When Mitt Romney says he left politics in the 1990s to try other things, Newt Gingrich dismisses it as "pious baloney." "You've been running consistently for years and years," Gingrich sneers. "Just level with the American people." "Running consistently" is bad for your outsider street cred.
Watching the New Hampshire debate, one is struck by the spectacle of these white men in black suits with their power ties (usually red) and too much hair gel, all tripping over each other to persuade the voters that they are "outsiders".
Ron Paul has spent 20 years in Congress. In all that time, he's only managed to get one of his bills passed. In any other job interview, that would be a minus. But Paul is touting it as a plus in the Republican party nomination circus. It shows he is an outsider in a Congress that is "out of touch" with the American people.
The Republican Party faithful tend to be in love with this fantasy of the new sheriff who rides into town and shows everyone who is boss. It dates back to their love affair with the original cowboy viz Ronald Reagan who didn't let his governorship of a state as big as California get in the way of this Hollywood-esque bio of the straight-shooting shitkicker riding into Washington DC.
But the quest for the ultimate outsider is sending the party further and further to the fringes as it seeks to find the man who will unseat Barack Obama. In the process, it's happy to ride roughshod over the man who might actually have a good chance at doing exactly that.
Jon Hunstman, the former governor of Utah, is the kind of conservative who could reach across party lines despite being solidly pro-life and anti-tax. Mother Jones calls him "the Democrat's Republican". In a field filled with crazies like Michele Bachman, Huntsman sounds like a rational moderate, worrying that the Republican Party is becoming the "anti-science party". But he fails the litmus test for conservative purity in a party dominated "by an alliance of religious extremists and warmongers", writes James Joyner, publisher of Outside the Beltway.
So Huntsman has to defend himself against charges that he's some kind of a turncoat for having been Obama's ambassador to China. "I just think it's most likely that the person who should represent our party running against President Obama is not someone who called him a remarkable leader and went to be his ambassador in China," said Romney. As Ryan Lizza blogs in the New Yorker, that decision transformed him from a "successful popular governor from the most conservative state in the country into an employee of Obama, the most despised figure among G.O.P. primary voters."
Huntsman supporters say that's exactly the sort of person America needs, "a leader who can bring both sides together." Add to that, his fluency in Mandarin. If he was running for president of a multinational, he would be a shoo-in. But although the Republicans seem to be enamoured with the idea of the president as CEO, the primary voters aren't interested in any of the qualities that would make someone a good CEO in today's world. Except perhaps an anti-tax manifesto. They are only interested in taking down Obama. That hatred for Obama is a rallying point for the Republicans.
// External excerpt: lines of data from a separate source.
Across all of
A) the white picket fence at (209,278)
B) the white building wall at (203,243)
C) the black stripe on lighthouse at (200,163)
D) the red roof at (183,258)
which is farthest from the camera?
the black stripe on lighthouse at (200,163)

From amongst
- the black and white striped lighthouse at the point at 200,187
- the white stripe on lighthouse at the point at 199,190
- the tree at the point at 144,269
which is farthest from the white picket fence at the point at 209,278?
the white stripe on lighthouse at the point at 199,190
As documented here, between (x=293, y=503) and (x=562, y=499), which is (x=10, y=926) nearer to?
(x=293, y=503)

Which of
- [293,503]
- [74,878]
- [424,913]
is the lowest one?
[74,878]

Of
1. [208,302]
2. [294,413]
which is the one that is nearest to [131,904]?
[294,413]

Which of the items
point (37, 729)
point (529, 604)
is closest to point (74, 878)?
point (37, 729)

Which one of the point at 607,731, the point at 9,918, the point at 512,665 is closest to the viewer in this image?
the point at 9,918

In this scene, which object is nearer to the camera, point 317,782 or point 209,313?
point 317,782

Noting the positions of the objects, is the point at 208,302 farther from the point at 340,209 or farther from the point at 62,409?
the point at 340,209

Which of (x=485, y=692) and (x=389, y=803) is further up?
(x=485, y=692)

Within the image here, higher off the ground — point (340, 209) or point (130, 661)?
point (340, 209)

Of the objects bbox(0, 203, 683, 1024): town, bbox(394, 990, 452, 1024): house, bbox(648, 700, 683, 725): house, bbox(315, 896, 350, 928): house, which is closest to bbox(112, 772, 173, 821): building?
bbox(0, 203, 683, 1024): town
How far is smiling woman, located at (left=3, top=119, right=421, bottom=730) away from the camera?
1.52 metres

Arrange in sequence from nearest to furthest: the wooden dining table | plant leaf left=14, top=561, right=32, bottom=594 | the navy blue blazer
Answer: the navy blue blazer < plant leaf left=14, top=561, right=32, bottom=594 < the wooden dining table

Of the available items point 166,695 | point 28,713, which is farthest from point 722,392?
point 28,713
But it's also turning into a gigantic blind spot as the party keeps veering to the right – warmonger, anti-immigrant, anti-science, anti-gay.
Democratic strategist and commentator Paul Begala writes in Newsweek that the Republican party faithful is so conservative now it would boo an Eisenhower off the stage. It would pillory Richard Nixon who created the Environmental Protection Agency which they want to abolish.
So if you were a successful Republican with eyes on the White House — one who actually believes the scientific consensus that carbon pollution harms the planet, or that contraception prevents abortion, or that gay Americans don’t have cooties—you would figure out pretty quickly that you could not survive in today’s GOP.
The GOP faithful rhapsodise over a hardcore conservative albeit defeated senator like Rick Santorum who wants to pick fights about gays and contraception (issues most middle of the road voters care little about) and they end up settling for a plastic action figure like Mitt Romney who seems vaguely electable. That in primary parlance means someone who has been running for so long, he is beginning to look like a guy a casting director would pick to play president in a B-grade Hollywood disaster movie.